*BLOQUE DE TEXTO*.
__________________________________________________
Pero la cultura no sólo nos une y civiliza, aún más:  mantiene vivas a personas muertas hace siglos - o sólo meses - desde las interpretaciones orquestales que se han ido sucediendo. Lo mismo ha ocurrido siempre con el teatro y, ahora todavía más desde los medios de reproducción cinematográficos, fotográficos o sonoros. Es evidente que Bach, Leonard Cohen, Shakespeare, etc. viven porque los vemos y los escuchamos. Con la lectura no vemos físicamente a los autores pero – ¡oh milagro! – los hay a quienes hemos entendido aún mejor porque han sabido comunicar con nosotros desde las entrañas – suyas y nuestras – y nos han revelado cómo son (o eran) ellos y también nosotros. 

El silencio disminuye el estrés, la ansiedad. Y también cura: ya Nietzsche hacía referencias de ese tipo. Aunque sea distinto no sólo en su duración, hay silencios largos en solitario contemplando un paisaje inmóvil o breves silencios que en la música de J. S. Bach – hay estudios sobre ello - no son simplemente pausas sino que pueden estar repletos de expresividad. 

El eminente psiquiatra (médico, intelectual y activo en política) que fue Castilla del Pino manifestaba que la cultura cura porque ayuda a interpretar el mundo. Y que la vejez empezaba cuando no existe un proyecto. 

Proyectos son los viajes que relajan y nos cultivan y enriquecen culturalmente desde muchos puntos de vista. La masificación turística y la competitividad en los mismos: hay gente que le gusta viajar más lejos y más rápido que los demás, empobrece los desplazamientos, dificulta la observación reposada imprescindible para conocer, para "cultivarse".  No me resisto por ello a relatar un viaje que hice recientemente (aunque hasta puede parecer que hago "publicidad" de determinado sitio) a París.
__________________________________________________
*CONJUNTO DE REGISTROS*.
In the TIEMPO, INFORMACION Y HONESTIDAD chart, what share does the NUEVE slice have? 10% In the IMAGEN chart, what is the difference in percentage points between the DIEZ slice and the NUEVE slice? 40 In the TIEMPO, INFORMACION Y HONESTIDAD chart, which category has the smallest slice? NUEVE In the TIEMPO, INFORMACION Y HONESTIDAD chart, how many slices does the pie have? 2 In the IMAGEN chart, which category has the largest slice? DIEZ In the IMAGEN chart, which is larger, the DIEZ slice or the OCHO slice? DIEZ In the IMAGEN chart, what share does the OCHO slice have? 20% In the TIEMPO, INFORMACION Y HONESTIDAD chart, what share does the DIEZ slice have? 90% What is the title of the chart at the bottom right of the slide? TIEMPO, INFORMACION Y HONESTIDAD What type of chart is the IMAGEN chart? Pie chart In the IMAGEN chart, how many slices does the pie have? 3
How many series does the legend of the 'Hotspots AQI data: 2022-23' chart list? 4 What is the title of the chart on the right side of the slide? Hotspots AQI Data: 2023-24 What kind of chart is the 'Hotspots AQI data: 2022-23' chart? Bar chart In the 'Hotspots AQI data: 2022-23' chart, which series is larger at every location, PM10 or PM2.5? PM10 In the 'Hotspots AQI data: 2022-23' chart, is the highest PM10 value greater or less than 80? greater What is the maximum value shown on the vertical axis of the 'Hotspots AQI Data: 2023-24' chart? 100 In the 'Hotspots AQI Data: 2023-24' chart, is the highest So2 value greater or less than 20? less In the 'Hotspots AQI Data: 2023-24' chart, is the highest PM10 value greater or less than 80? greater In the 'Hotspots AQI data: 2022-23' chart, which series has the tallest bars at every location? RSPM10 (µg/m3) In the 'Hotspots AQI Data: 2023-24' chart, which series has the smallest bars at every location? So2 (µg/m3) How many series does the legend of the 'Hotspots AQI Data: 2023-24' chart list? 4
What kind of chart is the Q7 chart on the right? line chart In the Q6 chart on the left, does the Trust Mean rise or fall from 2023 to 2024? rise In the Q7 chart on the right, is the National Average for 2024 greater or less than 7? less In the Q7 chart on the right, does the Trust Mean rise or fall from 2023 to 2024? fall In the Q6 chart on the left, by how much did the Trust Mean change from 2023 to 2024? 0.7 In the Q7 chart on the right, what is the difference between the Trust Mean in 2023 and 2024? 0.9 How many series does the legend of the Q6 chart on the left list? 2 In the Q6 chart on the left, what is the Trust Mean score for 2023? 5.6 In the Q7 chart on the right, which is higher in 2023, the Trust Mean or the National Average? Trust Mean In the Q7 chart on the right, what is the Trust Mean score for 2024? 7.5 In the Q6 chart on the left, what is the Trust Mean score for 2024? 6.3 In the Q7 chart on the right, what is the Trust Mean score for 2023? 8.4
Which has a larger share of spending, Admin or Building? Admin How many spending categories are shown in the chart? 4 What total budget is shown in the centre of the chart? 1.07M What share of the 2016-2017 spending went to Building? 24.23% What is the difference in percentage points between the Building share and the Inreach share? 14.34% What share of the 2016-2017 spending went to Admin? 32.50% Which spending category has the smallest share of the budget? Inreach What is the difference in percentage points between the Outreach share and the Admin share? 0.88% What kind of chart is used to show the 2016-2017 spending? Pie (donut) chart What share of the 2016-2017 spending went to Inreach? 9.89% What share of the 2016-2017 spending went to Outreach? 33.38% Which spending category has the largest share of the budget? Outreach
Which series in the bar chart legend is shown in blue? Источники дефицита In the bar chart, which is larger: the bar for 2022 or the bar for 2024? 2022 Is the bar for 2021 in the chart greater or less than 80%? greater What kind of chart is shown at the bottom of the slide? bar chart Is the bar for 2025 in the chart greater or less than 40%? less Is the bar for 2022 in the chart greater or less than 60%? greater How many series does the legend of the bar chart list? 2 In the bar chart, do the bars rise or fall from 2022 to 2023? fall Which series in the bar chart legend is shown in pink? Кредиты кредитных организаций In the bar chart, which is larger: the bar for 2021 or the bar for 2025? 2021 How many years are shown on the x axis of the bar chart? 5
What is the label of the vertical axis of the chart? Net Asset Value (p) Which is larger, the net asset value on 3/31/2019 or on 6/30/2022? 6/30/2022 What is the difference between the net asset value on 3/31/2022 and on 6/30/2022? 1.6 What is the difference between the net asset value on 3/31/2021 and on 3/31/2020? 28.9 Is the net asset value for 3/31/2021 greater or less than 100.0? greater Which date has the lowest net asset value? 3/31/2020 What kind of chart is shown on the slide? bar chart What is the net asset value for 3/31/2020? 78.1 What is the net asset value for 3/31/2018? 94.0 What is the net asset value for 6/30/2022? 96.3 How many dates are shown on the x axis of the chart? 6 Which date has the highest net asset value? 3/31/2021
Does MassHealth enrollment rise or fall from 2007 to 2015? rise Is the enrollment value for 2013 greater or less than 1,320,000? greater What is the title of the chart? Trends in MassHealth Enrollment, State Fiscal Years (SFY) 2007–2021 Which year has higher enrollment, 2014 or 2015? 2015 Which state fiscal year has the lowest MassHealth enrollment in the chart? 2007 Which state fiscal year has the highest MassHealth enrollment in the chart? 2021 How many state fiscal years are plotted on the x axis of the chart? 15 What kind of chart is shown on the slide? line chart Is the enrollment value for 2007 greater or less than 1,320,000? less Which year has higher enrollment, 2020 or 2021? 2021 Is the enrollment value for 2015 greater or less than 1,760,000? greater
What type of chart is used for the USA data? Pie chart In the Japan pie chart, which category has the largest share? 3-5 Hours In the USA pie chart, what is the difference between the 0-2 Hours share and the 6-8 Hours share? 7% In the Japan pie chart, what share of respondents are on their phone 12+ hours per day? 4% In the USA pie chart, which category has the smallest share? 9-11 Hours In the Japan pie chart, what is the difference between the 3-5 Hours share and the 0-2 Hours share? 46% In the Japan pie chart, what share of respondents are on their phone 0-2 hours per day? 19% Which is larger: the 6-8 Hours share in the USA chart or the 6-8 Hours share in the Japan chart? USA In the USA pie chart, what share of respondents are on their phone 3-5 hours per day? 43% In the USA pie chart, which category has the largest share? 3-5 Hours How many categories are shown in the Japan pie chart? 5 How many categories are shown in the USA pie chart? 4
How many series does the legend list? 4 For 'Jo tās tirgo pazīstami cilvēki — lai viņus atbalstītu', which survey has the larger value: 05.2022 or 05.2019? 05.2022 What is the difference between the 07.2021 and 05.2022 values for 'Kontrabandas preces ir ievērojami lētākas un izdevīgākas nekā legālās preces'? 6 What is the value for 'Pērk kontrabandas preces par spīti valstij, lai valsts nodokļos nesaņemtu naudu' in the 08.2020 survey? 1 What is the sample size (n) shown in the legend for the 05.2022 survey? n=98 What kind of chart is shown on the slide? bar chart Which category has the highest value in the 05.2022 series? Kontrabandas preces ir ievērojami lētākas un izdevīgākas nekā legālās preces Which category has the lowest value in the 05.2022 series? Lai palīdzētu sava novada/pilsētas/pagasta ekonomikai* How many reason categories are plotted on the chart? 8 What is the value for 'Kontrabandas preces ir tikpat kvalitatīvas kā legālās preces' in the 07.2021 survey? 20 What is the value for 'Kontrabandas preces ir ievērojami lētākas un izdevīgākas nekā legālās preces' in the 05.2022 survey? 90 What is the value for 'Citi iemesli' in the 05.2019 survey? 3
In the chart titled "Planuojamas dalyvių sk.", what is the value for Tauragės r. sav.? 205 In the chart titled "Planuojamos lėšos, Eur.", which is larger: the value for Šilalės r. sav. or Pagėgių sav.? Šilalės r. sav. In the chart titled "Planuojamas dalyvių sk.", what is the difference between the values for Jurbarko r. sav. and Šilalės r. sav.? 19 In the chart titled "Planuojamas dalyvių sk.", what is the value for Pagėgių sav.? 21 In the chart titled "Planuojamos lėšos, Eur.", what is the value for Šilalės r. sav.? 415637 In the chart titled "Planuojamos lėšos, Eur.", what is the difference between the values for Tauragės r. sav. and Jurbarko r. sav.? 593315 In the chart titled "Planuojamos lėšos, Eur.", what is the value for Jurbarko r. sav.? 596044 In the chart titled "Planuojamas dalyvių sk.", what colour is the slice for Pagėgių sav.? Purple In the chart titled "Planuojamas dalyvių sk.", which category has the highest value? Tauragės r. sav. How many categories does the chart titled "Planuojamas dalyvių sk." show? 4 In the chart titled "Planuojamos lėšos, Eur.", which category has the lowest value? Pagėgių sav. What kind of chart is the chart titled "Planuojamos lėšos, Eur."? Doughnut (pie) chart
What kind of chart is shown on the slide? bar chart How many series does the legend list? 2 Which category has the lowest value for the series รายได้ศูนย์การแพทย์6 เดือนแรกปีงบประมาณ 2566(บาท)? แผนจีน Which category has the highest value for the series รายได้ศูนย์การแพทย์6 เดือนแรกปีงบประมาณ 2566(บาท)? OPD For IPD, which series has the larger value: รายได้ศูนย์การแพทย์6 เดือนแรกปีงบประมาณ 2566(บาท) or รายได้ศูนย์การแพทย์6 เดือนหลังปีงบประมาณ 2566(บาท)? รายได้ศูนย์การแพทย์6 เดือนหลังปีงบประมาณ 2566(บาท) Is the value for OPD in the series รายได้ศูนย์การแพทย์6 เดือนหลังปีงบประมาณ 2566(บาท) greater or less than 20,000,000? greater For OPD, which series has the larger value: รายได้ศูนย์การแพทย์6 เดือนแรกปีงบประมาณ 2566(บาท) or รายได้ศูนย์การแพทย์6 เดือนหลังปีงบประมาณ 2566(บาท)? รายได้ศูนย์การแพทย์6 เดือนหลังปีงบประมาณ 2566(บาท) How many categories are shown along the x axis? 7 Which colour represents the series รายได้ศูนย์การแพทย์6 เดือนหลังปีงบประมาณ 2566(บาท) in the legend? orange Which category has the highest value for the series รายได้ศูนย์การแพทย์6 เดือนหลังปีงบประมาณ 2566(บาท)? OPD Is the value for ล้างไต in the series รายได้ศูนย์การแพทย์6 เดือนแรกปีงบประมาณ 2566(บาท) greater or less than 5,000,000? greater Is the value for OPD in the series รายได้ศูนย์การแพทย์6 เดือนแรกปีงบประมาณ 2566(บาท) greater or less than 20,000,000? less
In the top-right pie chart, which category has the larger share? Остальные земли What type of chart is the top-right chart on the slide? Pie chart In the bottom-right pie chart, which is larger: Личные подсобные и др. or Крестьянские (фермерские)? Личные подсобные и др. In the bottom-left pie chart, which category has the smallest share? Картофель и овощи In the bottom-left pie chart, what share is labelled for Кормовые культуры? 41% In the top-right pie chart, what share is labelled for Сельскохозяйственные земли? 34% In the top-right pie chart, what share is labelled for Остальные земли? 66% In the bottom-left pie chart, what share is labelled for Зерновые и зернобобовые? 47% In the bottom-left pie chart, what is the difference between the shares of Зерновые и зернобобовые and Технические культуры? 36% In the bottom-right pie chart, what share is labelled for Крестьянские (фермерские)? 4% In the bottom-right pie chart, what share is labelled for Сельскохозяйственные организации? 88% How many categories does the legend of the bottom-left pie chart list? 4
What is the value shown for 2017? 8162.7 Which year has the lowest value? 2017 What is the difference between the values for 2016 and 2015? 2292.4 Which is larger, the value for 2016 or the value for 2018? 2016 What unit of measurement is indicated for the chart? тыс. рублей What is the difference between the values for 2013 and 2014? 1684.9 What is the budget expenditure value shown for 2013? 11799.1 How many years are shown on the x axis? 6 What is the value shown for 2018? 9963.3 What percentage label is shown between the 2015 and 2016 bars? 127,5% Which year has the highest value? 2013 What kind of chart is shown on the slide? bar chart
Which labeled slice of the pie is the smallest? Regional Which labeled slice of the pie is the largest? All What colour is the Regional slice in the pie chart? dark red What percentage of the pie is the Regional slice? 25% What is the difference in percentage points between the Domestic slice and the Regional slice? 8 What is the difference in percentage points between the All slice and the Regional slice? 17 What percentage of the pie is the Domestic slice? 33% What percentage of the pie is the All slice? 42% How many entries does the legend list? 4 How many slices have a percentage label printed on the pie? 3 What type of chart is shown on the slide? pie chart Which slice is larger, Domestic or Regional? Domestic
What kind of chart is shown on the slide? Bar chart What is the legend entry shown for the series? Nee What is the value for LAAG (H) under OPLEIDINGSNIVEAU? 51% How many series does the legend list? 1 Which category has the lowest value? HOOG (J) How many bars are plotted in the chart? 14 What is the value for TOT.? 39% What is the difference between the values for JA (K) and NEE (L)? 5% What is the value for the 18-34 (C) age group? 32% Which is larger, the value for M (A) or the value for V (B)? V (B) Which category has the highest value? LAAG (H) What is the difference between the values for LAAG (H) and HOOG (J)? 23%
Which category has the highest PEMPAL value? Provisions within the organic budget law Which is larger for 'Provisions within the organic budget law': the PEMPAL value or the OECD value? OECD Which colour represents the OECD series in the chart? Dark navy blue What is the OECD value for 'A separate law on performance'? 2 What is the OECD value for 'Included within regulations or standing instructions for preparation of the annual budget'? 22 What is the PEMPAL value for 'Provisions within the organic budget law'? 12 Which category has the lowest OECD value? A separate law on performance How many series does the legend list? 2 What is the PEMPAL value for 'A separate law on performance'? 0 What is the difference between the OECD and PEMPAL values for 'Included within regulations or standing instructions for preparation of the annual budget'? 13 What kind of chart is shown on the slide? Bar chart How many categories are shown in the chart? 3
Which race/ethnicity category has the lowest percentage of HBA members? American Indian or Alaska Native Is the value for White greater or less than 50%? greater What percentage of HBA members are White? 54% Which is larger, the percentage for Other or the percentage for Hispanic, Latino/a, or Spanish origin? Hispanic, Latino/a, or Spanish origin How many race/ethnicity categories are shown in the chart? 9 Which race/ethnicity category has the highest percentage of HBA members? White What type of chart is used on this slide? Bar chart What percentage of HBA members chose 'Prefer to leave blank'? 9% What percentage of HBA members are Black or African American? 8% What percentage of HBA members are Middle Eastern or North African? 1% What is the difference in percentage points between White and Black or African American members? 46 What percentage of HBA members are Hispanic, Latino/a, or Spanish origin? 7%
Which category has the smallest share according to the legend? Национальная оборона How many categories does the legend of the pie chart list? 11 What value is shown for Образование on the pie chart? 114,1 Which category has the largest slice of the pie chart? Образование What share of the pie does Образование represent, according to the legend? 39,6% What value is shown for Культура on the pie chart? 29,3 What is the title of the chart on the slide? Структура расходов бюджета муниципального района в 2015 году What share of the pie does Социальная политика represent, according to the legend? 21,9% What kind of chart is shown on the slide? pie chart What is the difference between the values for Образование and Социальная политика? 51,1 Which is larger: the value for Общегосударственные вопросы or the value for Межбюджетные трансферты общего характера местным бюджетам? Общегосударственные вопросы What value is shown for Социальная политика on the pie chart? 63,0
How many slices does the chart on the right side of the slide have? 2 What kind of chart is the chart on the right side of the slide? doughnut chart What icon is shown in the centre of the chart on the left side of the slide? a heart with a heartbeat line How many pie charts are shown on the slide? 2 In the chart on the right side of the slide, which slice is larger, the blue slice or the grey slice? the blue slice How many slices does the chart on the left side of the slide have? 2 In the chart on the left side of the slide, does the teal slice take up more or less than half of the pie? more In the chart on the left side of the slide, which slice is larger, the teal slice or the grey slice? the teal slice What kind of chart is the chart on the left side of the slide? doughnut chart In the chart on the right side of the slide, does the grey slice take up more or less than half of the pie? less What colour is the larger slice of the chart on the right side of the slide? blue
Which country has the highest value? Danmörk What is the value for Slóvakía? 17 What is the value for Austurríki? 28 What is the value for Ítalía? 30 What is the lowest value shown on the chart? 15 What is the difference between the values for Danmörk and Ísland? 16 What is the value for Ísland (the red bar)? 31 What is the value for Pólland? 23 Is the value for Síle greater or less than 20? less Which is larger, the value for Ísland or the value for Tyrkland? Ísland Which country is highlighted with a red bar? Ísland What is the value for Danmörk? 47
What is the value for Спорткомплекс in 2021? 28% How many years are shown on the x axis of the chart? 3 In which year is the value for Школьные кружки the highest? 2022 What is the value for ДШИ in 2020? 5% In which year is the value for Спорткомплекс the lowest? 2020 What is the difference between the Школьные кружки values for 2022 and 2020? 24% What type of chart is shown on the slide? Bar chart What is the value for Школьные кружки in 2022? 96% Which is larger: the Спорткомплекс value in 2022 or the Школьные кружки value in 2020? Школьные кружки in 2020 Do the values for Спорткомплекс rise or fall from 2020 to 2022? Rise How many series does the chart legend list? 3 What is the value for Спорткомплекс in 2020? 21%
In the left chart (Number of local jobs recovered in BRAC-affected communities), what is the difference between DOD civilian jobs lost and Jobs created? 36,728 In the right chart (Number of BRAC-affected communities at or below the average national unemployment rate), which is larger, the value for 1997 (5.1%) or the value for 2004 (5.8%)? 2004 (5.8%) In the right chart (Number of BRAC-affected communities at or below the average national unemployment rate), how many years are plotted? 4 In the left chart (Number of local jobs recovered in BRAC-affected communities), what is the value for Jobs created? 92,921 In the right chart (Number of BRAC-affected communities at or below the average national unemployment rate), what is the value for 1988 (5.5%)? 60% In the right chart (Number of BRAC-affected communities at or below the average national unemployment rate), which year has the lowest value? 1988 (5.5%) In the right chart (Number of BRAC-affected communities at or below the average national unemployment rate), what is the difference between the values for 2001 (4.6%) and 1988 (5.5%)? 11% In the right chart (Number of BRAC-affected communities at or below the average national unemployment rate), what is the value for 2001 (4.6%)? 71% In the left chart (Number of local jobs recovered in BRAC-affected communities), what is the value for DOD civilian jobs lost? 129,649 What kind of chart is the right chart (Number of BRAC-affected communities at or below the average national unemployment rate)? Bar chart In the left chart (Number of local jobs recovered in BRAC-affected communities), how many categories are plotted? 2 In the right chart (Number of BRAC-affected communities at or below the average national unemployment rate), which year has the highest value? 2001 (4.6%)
__________________________________________________
*APLICA LO LEÍDO*.
1. Responde a estas preguntas sobre el texto acerca de la cultura:
(a) ¿Qué disminuye el silencio?
(b) Según Castilla del Pino, ¿por qué cura la cultura?
(c) ¿A qué ciudad fue el viaje que se relata?
2. Reproduce tal cual el fragmento del texto sobre la cultura que va desde "El eminente psiquiatra" hasta "sitio) a París.".

*RESULTADOS DE TAREAS*.
1.
(a) El estrés y la ansiedad.
(b) Porque ayuda a interpretar el mundo.
(c) A París.

2.
El eminente psiquiatra (médico, intelectual y activo en política) que fue Castilla del Pino manifestaba que la cultura cura porque ayuda a interpretar el mundo. Y que la vejez empezaba cuando no existe un proyecto. 

Proyectos son los viajes que relajan y nos cultivan y enriquecen culturalmente desde muchos puntos de vista. La masificación turística y la competitividad en los mismos: hay gente que le gusta viajar más lejos y más rápido que los demás, empobrece los desplazamientos, dificulta la observación reposada imprescindible para conocer, para "cultivarse".  No me resisto por ello a relatar un viaje que hice recientemente (aunque hasta puede parecer que hago "publicidad" de determinado sitio) a París.